# Quoted text
::::::
Furthermore, all models are tested to be stationary (usually d=1 suffices to assure a stationary process) and all series are demeaned. To include uncertainty in the projections, also 95 percent confidence forecasts were calculated and analyzed. Forecasts into the future are performed with the selected models and then compared to the observed variables. Increases or decreases of GDP in future years are measured as a percentage increase or decrease to baseline GDP (i.e., baseline =100) which is defined to be GDP a year before the disaster event.
Furthermore, the differences between observed values and projected ones are calculated and called Diff(t), which indicates the percentage difference between the observed and projected value of GDP in year t. We focus on projections with a medium term perspective (up to 5 years into the future). This limitation is due to important data constraints for the ARIMA models within the sample and increasingly large uncertainties beyond the medium-term time horizon.
Disaster Impacts Projection on GDP
We project differences (in percent) between observed and projected GDP up to five years after a disaster event. A negative value indicates a situation where the projection surpasses the observation leading to a negative effect. The figure below charts out these differences for the years 1 to 5. Due to the heterogeneity of the data, it is not very surprising that the results are heavily skewed and as an average value the median should be looked at.
Figure: Differences between experiential and projected GDP
The mean, median, standard deviation as well as the skewness coefficients for the whole sample are shown as under.
summary results for difference.jpg
Table: Summary results for differences of experiential and predictable GDP levels
According to the skewness and standard deviation the results are asymmetric with a large spread. The results, however, clearly indicate a trend. All post-disaster years show negative values with an increasing "gap," indicating that "on average" one can expect negative economic follow-on consequences in the short-medium term, leading to a median reduction of GDP of about 4% points (of baseline GDP in to) in year 5 after the event.
We further test whether the differences are statistically different from zero and, due to non-normality of the data, used the non-parametric one-sample Wilcoxon test. The null hypothesis H0 is that the median is equal to zero, while the alternative hypothesis H1 is that the median is smaller than zero. Next Table shows the p-values for this test using the projections.
p-values for the test.jpg
Table: p-values of the Wilcoxon test
Clearly, the null hypothesis is rejected for all post-disaster years, and therefore one can conclude that there are significant negative follow-on effects. Furthermore, also 95 percent forecast confidence intervals to include uncertainty of the projections within the analysis are used. Additionally, also sub-sample analysis to include uncertainty regarding the influence of multiple occurrences of disasters is performed. The sub-sample is chosen so that only events are considered with no other event (with losses higher than 1 percent of GDP) occurring 5 years before and 5 years after the event considered in the sample. Results related to this sub-sample corroborate our findings on the negative economic Consequences.
::::::
# What to do
- 1) Report every line in the rows below that contains the string "lung", treating case as significant.
- 2) Write what comes next in the passage on disaster impacts on GDP, continuing after its final sentence.

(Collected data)
::::::
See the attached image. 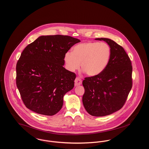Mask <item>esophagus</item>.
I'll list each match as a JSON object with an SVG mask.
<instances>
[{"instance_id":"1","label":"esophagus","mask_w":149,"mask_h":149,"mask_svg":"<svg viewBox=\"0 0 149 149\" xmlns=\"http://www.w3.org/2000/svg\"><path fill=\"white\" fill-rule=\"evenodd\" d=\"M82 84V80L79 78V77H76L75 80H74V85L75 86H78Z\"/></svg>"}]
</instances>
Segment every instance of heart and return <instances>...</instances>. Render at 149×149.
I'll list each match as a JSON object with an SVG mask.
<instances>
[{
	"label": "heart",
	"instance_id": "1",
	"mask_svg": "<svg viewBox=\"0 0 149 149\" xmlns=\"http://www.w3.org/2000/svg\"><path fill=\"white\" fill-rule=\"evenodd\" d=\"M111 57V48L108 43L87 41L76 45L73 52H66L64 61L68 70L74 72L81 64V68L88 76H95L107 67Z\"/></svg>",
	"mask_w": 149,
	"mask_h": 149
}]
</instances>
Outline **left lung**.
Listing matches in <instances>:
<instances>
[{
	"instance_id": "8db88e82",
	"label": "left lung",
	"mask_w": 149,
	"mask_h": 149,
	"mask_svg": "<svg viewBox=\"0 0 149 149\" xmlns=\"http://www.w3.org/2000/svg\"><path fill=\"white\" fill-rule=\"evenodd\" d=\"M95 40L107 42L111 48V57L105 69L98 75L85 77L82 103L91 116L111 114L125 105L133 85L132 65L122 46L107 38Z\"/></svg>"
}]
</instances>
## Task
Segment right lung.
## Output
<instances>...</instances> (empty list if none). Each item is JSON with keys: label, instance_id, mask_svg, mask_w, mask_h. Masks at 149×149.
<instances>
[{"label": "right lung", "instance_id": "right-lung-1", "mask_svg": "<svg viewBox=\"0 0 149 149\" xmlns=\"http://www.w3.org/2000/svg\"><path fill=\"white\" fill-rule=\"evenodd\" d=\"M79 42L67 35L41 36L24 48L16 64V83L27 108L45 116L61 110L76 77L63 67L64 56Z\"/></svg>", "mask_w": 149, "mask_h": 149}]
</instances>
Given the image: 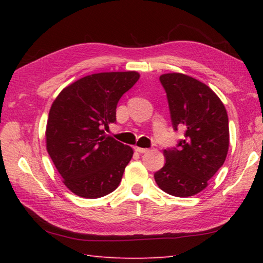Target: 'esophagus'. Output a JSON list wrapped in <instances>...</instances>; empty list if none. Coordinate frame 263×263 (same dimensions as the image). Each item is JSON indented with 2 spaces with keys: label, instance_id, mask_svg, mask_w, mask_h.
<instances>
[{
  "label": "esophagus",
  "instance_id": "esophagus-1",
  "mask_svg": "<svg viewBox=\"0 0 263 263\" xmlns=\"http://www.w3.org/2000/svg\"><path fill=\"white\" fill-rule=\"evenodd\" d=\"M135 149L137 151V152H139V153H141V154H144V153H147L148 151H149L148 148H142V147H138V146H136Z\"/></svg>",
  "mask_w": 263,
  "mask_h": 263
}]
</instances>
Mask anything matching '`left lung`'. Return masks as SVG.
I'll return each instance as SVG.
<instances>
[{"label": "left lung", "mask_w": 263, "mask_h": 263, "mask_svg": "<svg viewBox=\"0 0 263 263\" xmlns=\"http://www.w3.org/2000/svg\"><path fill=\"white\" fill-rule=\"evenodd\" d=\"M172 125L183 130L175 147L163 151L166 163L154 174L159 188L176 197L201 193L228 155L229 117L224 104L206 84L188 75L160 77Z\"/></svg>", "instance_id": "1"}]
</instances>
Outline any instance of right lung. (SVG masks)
::::::
# Answers for the exercise
- 1)
Outline **left lung**.
	"label": "left lung",
Segment right lung.
[{"label": "right lung", "instance_id": "right-lung-1", "mask_svg": "<svg viewBox=\"0 0 149 149\" xmlns=\"http://www.w3.org/2000/svg\"><path fill=\"white\" fill-rule=\"evenodd\" d=\"M79 42L67 35L41 36L24 48L16 64V83L27 108L45 116L61 110L76 77L63 67L64 56Z\"/></svg>", "mask_w": 149, "mask_h": 149}]
Mask anything matching '`left lung`'. Return masks as SVG.
[{"label": "left lung", "mask_w": 263, "mask_h": 263, "mask_svg": "<svg viewBox=\"0 0 263 263\" xmlns=\"http://www.w3.org/2000/svg\"><path fill=\"white\" fill-rule=\"evenodd\" d=\"M172 125L183 130L175 147L163 151L166 163L154 174L159 188L176 197L201 193L228 155L229 117L224 104L206 84L188 75L160 77Z\"/></svg>", "instance_id": "1"}]
Outline any instance of right lung. (SVG masks)

- 2)
As a next step, we test key variables, particularly those relating to economic vulnerability, as to their suitability as predictors for explaining the differences of projected and observed GDP in year 5 post event.
We first use multivariate models, then employ general linear regression modeling approaches (GLM) using fixed factors, covariates and mixed models as independent variables and Diff(5) as the dependent variable.
First, exploratory analyses are performed. Pearson correlation analysis between the continuous variables and Diff(5) leads to significant results with capital stock losses (correlation of - 0.317, p-value 0.000). Interestingly, such a correlation cannot be found for GDP losses, indicating that capital stock losses may serve as a better predictor. Furthermore, total population (correlation of 0.200, p-value 0.013) as well as aid is found to be significant (correlation of 0.187, p-value 0.032).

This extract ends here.